Project

General

Profile

Bug #49873

ceph_lremovexattr does not return error on file in ceph pacific

Added by John Mulligan 9 months ago. Updated 8 months ago.

Status:
Duplicate
Priority:
Normal
Category:
-
Target version:
% Done:

0%

Source:
Development
Tags:
Backport:
pacific
Regression:
No
Severity:
3 - minor
Reviewed:
Affected Versions:
ceph-qa-suite:
Component(FS):
Client, MDS
Labels (FS):
Pull request ID:
Crash signature (v1):
Crash signature (v2):

Description

While running our go-ceph CI against pacific for the first time our CI failed in the xattr tests.
It expected a call to ceph_lremovexattr to a regular file to return an error versus the symlink which is expected to pass. Unfortunately, the ceph pacific version does not appear to return an error when ceph_lremovexattr is invoked on the file path.

Example:
create link "link_name" from file "file_name"
ceph_lsetxattr(link_name, xattr_name, value, xattr_flags) : expected ok
ceph_lremovexattr(file_name, xattr_name) : expected error
ceph_lremovexattr(link_name, xattr_name) : expected ok

In both nautilus and octopus this is working as expected. On pacific the call "ceph_lremovexattr(file_name, xattr_name)" does not return an error.

Interestingly, calling "ceph_lremovexattr(link_name, xattr_name)" twice does cause an error (ENODATA) to be returned the 2nd time. So this implies the function call is handling some error cases. Perhaps the function isn't handling normal (non-link) files correctly?

I am using the 16.1.0 build that is part of ceph container ceph/daemon-base:lastest-pacific (sha256:463b03f0c48a3c760003daa8a5ab77e87120266a784dabe489293943ec20cc3d).


Related issues

Duplicates CephFS - Bug #49833: MDS should return -ENODATA when asked to remove xattr that doesn't exist Resolved

History

#1 Updated by Patrick Donnelly 9 months ago

John Mulligan wrote:

While running our go-ceph CI against pacific for the first time our CI failed in the xattr tests.
It expected a call to ceph_lremovexattr to a regular file to return an error versus the symlink which is expected to pass. Unfortunately, the ceph pacific version does not appear to return an error when ceph_lremovexattr is invoked on the file path.

lremovexattr(2) says:

lremovexattr() is identical to removexattr(), except in the case of a symbolic link, where the extended attribute is removed from the link itself, not the file that it refers to.

I don't see why it should fail for a regular file.

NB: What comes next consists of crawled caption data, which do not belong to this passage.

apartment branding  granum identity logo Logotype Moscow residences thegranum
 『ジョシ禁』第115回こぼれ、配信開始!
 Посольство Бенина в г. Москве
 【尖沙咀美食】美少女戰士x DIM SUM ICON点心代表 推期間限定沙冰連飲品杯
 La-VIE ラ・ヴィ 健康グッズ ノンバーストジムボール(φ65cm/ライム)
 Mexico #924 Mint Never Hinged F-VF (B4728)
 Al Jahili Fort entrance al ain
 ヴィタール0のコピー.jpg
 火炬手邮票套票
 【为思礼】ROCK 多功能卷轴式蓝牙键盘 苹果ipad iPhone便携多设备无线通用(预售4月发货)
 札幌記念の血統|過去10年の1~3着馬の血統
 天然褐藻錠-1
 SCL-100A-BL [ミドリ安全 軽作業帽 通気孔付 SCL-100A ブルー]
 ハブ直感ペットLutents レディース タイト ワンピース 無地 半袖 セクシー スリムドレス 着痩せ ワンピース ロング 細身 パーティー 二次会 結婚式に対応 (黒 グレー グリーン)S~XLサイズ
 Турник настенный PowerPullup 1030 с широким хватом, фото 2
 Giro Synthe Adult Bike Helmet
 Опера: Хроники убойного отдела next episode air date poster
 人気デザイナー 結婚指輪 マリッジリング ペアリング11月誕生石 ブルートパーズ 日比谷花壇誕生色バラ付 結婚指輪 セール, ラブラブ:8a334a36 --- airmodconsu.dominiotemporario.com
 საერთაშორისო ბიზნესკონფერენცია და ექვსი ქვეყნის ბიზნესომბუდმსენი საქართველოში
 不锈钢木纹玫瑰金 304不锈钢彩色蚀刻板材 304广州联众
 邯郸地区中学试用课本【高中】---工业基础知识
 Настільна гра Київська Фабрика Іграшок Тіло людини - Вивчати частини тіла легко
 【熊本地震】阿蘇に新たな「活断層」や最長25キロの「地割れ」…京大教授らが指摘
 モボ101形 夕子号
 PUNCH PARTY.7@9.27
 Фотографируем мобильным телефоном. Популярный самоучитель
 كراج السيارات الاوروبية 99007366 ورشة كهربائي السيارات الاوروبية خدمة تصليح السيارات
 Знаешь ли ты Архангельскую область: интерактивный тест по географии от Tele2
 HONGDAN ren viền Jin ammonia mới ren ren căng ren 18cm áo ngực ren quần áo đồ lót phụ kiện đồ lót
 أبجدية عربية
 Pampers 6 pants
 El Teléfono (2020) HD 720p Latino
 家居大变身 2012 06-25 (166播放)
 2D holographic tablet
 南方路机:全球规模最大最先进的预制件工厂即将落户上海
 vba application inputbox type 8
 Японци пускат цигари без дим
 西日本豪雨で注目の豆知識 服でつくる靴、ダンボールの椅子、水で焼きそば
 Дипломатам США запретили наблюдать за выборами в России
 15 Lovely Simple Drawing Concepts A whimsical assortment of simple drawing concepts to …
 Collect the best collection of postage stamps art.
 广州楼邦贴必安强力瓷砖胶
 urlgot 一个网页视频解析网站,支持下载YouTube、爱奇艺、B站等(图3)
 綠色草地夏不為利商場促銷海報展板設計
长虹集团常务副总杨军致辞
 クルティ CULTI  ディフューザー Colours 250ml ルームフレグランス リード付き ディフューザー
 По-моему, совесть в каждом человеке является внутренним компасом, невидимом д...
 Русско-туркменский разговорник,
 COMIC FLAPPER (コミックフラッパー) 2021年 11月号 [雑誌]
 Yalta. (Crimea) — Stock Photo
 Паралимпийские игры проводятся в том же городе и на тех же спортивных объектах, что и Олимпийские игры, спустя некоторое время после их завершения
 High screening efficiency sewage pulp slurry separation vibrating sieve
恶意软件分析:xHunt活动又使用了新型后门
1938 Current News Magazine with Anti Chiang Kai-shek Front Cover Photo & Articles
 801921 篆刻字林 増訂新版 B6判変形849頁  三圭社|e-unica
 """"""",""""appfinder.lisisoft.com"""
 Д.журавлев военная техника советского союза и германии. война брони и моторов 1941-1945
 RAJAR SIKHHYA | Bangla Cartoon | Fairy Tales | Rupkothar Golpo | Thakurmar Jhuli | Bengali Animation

#2 Updated by John Mulligan 9 months ago

To try and clarify:

The xattr is set on the link. There should be no xattr of that name on the file the link points to. The test then tries to run (ceph_)lremovexattr on both paths. It expects the call to succeed on the link and to return an error on the regular file (since it is not present there).

This test works on nautilus and octopus versions.

Also to clarify, this is using libcephfs, not going via fuse/syscalls.

Just to double check, I ran tests on a local file system with syscalls, and it works the way ceph did previously, returning ENODATA when using lremovexattr on the "wrong" path. The only wrinkle is that on a local FS I could not use the "user." xattr namespace on links, so I just ran my tests as root and used a different namespace.

#3 Updated by Patrick Donnelly 9 months ago

  • Status changed from New to Triaged
  • Assignee set to Sidharth Anupkrishnan
  • Target version set to v17.0.0
  • Source set to Development
  • Backport set to pacific
  • Component(FS) Client, MDS added

John Mulligan wrote:

To try and clarify:

The xattr is set on the link. There should be no xattr of that name on the file the link points to. The test then tries to run (ceph_)lremovexattr on both paths. It expects the call to succeed on the link and to return an error on the regular file (since it is not present there).

This test works on nautilus and octopus versions.

Also to clarify, this is using libcephfs, not going via fuse/syscalls.

Just to double check, I ran tests on a local file system with syscalls, and it works the way ceph did previously, returning ENODATA when using lremovexattr on the "wrong" path. The only wrinkle is that on a local FS I could not use the "user." xattr namespace on links, so I just ran my tests as root and used a different namespace.

Ah, I see. That does sound like a bug.

#4 Updated by John Mulligan 9 months ago

I'll also note that I did find the following issue
https://tracker.ceph.com/issues/49833

But forgot to reference it in my original reply, sorry. Where it differs from mine, is that I do see ENODATA errors in some circumstances, but not all of them (as noted above). Plus, that issue references ceph_removexattr vs. ceph_lremovexattr. But I suppose that there could be some relationship between them so I should have mentioned it earlier.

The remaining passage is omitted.